◆ **DIRECTIONS**:
A - Reproduce the passage of the electric trucking thread from "4. Where are" to "even in trucking.", switching "long haul" to "regional freight" throughout.
B - Count the lines in the listing that contain the string "instances", treating case as significant, and reply with only the number.

◆ **TEXT EXCERPT**:

= = = = =

Hacker Newsnew | past | comments | ask | show | jobs | submitlogin

> The solution for electric trucking has been obvious for 50 years - overhead cables on all major highways.

Not necessarily disagreeing, but if the solution has been obvious for 50 years, why hasn't it happened?



Because the logistics never worked, and won't work for at least another 10 years.

1. How do you use it? First you need an electric truck, or a truck where at least 50% of its wheels are connected to electric motors. Either way you'd have to retrofit existing fleets of all shapes and sizes, so one or more companies would need to specialize in doing that, which would be very expensive initially. So you have to have an electric fleet to retrofit, or retrofit an ICE fleet (which makes zero economic sense).

2. How often is it used? The truck might actually only spend 1/2-2/3 of its time connected to the system, what with time waiting to load/unload at ports and depots, time before/after you're on highway, dealing with traffic on the highway itself.

3. How do you pay for the energy? You need a company to generate the energy, a company to charge users for the energy, a way to identify the truck as it's receiving the energy, tariff management software, etc.

4. Where are you going to install it? What roads will or won't work? How long will that take before you have enough roads that you'd stop losing money? Mostly long haul, so this has limited application, even in trucking.

If all the trucks were electric, all exactly the same size/type, the system were installed on all roads, all the companies needed to service it were in operation, and you trained enough service staff, and electricity was cheap enough that the portion of your ride would be offset by the amount of time you are charging that you could carry a smaller battery, then it would make sense.

But first we need to roll this system out on all highways, then everybody needs a BEV, then we retrofit them all, then shrink all their batteries, and then it will make economic sense. Before that all happens we need enough chargers, enough grid capacity, cheaper cleaner power, and enough BEVs rolled out, which will take 10 years at least.

Electric trams work in cities because they have short routes, a small identical fleet, need very little battery, and all the money comes from one pool (the city).


> first we need to roll this system out on all highways, then everybody needs a BEV

Essentially your complaint seems to be that we don't get a free lunch, but that's never been an option

You have only 3 options: large expensive batteries on every truck, smaller batteries + overhead wires, or some kind of fuel like hydrogen. In all cases you need new vehicles, and in all cases you need new infrastructure to handle charging and/or fuel.

= = = = =

◆ **MATERIAL**:

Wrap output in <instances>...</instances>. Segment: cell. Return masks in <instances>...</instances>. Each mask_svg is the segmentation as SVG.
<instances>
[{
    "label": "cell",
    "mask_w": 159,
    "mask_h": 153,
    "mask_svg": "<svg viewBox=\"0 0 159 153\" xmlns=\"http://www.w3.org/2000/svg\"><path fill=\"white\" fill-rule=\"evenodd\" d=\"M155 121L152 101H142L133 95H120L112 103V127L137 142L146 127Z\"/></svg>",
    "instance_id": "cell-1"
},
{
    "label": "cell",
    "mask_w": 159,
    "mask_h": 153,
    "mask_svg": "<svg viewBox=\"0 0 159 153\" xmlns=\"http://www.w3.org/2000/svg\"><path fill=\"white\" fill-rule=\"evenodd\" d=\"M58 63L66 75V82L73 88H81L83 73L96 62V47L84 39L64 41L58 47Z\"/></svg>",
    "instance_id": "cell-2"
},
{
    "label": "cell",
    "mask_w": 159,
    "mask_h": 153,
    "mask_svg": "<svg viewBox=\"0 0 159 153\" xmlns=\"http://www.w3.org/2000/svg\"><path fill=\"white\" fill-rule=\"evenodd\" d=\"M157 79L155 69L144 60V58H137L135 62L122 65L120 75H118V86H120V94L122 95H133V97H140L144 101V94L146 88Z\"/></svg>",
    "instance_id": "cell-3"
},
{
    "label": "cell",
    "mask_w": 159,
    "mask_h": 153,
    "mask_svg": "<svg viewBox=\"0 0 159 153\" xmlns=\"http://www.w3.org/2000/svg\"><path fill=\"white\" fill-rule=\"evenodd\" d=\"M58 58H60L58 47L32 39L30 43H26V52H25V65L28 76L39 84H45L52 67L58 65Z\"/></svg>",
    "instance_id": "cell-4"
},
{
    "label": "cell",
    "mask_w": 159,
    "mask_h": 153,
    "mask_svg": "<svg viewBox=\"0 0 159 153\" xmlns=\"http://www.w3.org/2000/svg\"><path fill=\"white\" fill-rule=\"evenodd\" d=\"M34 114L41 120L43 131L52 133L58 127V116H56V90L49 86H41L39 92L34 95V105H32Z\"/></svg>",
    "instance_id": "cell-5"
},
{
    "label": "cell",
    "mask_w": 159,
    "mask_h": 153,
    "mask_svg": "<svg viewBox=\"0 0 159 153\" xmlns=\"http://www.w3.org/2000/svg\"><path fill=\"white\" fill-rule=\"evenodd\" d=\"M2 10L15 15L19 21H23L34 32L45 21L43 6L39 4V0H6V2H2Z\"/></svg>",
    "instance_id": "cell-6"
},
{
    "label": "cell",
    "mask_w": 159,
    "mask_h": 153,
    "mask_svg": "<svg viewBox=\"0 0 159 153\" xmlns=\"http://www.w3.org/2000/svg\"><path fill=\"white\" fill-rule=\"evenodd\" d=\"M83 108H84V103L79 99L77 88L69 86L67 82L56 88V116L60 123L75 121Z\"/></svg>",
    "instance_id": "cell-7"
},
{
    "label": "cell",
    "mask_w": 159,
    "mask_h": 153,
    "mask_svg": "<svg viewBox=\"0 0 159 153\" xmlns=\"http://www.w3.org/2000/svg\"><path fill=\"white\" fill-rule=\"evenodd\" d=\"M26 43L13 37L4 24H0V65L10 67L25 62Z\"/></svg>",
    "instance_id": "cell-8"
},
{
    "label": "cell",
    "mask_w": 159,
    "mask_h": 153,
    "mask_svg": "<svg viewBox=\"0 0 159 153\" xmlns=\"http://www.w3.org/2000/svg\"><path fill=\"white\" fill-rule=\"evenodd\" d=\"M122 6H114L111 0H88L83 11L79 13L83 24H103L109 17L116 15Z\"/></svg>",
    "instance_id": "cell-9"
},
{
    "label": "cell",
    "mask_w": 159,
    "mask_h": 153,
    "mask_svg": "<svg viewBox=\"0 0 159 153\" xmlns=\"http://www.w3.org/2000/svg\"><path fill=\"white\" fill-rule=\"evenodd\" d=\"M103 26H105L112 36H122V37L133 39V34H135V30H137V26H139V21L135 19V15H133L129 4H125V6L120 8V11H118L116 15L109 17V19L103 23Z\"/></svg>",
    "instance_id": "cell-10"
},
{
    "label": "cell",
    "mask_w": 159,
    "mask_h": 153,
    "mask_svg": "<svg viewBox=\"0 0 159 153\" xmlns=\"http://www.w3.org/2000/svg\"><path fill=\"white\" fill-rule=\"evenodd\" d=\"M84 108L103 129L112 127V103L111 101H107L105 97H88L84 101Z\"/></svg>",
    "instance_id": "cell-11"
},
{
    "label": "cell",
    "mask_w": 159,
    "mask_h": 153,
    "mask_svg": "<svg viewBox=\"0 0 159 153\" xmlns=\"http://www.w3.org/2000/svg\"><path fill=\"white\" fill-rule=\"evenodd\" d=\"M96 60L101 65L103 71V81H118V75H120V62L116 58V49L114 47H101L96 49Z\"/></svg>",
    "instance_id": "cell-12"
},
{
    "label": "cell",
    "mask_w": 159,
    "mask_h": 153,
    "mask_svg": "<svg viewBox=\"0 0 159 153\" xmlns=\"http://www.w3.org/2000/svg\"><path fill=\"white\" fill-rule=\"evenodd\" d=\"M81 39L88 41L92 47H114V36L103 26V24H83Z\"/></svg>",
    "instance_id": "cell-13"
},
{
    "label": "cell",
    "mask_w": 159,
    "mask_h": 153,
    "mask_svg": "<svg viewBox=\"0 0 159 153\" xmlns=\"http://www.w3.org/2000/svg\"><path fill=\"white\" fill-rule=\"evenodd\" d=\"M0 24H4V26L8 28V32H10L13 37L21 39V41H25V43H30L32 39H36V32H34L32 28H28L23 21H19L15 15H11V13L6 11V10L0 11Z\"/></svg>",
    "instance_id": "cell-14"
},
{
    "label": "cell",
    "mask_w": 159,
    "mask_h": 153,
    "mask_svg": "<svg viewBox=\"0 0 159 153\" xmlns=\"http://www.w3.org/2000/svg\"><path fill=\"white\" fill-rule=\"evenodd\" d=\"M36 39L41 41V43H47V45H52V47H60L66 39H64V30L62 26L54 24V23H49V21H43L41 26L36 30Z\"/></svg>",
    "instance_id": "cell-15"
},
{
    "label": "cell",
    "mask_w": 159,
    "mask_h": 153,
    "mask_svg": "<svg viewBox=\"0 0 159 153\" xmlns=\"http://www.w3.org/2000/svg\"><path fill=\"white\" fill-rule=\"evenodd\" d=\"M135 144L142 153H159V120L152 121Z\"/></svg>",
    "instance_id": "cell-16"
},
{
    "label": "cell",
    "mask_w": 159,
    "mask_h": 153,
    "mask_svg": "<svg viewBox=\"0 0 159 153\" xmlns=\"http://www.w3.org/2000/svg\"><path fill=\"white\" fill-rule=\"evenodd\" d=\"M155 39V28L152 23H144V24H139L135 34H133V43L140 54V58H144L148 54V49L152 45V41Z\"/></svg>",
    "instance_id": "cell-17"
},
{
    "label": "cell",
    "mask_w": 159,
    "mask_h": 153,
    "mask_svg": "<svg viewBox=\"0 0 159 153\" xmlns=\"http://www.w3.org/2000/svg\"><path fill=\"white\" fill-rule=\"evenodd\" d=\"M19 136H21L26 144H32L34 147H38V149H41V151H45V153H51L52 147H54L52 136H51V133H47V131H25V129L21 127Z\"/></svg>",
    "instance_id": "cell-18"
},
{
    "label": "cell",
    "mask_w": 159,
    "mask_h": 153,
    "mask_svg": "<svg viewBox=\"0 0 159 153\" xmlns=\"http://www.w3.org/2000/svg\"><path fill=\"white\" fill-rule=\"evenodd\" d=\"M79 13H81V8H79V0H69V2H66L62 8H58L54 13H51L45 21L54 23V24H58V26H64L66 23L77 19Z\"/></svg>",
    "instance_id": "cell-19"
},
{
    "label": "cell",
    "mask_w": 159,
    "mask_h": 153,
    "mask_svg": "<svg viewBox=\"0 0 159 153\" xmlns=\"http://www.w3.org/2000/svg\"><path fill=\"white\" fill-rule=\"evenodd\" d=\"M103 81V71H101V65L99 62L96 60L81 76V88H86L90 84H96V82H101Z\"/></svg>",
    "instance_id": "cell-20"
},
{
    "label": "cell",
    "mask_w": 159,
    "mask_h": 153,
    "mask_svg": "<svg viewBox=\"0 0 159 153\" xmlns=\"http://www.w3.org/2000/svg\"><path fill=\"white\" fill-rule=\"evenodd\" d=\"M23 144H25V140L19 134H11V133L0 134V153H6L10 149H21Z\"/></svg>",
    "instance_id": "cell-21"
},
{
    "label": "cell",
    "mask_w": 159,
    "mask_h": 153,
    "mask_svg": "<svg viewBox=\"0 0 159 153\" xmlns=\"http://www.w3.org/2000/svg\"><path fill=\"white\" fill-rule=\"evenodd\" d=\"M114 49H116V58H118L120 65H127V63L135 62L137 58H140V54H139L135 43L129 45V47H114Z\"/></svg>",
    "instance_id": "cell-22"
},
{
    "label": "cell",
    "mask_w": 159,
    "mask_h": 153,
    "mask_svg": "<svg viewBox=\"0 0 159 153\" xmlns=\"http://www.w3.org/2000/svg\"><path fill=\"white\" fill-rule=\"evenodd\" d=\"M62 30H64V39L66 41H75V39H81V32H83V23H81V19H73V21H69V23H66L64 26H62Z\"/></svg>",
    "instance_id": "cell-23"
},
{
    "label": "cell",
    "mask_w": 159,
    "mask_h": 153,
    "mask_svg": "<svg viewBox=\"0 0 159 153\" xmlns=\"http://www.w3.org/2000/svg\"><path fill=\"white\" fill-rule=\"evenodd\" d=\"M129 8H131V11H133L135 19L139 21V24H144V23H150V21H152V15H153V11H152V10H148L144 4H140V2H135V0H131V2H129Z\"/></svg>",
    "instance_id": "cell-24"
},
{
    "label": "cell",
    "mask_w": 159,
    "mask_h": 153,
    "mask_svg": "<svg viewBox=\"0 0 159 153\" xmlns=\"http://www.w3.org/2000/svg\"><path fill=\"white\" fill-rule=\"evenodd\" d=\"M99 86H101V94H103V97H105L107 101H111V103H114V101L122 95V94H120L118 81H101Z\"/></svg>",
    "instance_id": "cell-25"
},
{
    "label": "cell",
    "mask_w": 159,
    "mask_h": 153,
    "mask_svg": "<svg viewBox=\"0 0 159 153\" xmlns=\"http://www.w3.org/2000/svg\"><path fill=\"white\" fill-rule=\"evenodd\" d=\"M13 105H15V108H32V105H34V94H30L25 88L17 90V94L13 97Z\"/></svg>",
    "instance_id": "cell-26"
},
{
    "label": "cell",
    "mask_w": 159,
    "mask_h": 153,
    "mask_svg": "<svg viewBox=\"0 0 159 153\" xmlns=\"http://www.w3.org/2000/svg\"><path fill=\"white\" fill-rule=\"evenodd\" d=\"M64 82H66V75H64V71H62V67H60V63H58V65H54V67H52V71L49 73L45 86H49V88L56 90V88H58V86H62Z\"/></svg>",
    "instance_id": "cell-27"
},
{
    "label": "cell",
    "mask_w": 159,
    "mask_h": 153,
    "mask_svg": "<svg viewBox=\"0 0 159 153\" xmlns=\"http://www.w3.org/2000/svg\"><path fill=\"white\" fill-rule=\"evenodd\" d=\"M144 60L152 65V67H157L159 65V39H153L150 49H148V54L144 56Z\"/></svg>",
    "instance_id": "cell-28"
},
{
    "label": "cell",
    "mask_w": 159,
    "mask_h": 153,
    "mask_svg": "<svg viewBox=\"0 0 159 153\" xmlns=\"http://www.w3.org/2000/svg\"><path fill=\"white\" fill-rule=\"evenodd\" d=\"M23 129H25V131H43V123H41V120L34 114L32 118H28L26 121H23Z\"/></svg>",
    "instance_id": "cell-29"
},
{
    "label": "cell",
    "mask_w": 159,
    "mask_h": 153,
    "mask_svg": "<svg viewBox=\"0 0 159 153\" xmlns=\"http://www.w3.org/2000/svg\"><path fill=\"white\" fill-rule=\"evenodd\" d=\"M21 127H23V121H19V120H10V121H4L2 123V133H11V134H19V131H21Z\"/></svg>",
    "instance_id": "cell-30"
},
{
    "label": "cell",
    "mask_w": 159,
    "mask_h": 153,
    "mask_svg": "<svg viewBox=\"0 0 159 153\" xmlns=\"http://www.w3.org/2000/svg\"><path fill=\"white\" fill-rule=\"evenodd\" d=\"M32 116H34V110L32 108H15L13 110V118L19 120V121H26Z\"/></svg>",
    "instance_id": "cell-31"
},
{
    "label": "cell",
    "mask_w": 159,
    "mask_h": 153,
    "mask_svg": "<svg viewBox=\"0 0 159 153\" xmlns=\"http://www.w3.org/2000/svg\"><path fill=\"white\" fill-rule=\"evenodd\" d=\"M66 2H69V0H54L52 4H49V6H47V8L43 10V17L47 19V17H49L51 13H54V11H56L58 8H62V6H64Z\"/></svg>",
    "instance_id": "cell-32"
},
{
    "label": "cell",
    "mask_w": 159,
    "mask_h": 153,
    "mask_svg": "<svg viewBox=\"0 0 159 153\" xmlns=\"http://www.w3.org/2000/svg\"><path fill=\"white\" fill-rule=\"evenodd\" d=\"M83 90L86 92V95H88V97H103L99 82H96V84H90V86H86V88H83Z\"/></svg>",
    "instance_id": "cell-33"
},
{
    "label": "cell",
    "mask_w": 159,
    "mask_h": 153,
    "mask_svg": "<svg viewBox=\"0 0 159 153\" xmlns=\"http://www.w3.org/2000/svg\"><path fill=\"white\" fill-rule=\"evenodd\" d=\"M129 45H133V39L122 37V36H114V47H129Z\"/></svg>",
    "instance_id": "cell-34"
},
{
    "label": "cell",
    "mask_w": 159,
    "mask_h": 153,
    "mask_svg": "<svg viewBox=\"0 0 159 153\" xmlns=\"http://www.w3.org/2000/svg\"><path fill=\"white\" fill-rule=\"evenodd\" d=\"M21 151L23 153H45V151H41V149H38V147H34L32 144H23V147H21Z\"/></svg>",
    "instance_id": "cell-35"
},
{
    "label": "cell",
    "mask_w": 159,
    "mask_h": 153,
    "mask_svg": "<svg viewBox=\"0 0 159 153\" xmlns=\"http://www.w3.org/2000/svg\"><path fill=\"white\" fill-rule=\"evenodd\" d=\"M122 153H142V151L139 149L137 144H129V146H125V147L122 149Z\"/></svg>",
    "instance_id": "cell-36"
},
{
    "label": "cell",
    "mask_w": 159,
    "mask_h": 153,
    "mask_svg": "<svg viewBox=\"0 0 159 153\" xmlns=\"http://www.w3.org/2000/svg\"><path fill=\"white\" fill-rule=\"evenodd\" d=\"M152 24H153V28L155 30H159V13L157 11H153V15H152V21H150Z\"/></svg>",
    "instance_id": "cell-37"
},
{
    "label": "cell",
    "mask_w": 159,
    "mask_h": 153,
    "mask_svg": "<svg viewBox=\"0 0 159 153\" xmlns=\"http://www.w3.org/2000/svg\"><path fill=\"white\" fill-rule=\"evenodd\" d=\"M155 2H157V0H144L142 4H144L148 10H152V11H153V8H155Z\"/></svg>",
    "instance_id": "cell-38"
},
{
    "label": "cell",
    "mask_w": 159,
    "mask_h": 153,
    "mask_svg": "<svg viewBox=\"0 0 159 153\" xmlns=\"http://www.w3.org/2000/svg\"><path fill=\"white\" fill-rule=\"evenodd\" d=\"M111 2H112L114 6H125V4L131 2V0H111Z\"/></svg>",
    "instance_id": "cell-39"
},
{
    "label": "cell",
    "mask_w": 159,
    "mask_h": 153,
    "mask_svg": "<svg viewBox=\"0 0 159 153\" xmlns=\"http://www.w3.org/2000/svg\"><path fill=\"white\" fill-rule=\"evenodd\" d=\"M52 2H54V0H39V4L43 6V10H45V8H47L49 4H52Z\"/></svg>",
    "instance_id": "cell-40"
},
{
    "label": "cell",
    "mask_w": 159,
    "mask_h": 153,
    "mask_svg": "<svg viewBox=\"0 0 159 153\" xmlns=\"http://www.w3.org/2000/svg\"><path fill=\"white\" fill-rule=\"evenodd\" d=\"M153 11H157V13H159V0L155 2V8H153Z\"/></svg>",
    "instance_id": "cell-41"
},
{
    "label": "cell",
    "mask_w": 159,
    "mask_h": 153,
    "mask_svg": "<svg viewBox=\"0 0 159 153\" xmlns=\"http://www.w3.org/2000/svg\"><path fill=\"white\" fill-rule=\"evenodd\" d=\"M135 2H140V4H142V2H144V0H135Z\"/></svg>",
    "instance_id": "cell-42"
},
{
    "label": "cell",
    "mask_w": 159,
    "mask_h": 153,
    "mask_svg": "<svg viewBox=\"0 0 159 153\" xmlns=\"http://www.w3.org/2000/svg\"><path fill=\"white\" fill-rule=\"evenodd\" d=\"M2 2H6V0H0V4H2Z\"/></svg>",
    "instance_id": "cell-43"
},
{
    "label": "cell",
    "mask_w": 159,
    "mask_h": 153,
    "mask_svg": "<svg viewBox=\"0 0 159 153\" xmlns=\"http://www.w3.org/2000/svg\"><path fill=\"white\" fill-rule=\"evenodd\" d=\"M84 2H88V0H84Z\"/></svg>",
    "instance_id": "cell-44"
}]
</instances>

= = = = =

◆ **SOLUTIONS TO THE TASKS**:
A -
4. Where are you going to install it? What roads will or won't work? How long will that take before you have enough roads that you'd stop losing money? Mostly regional freight, so this has limited application, even in trucking.

B - 3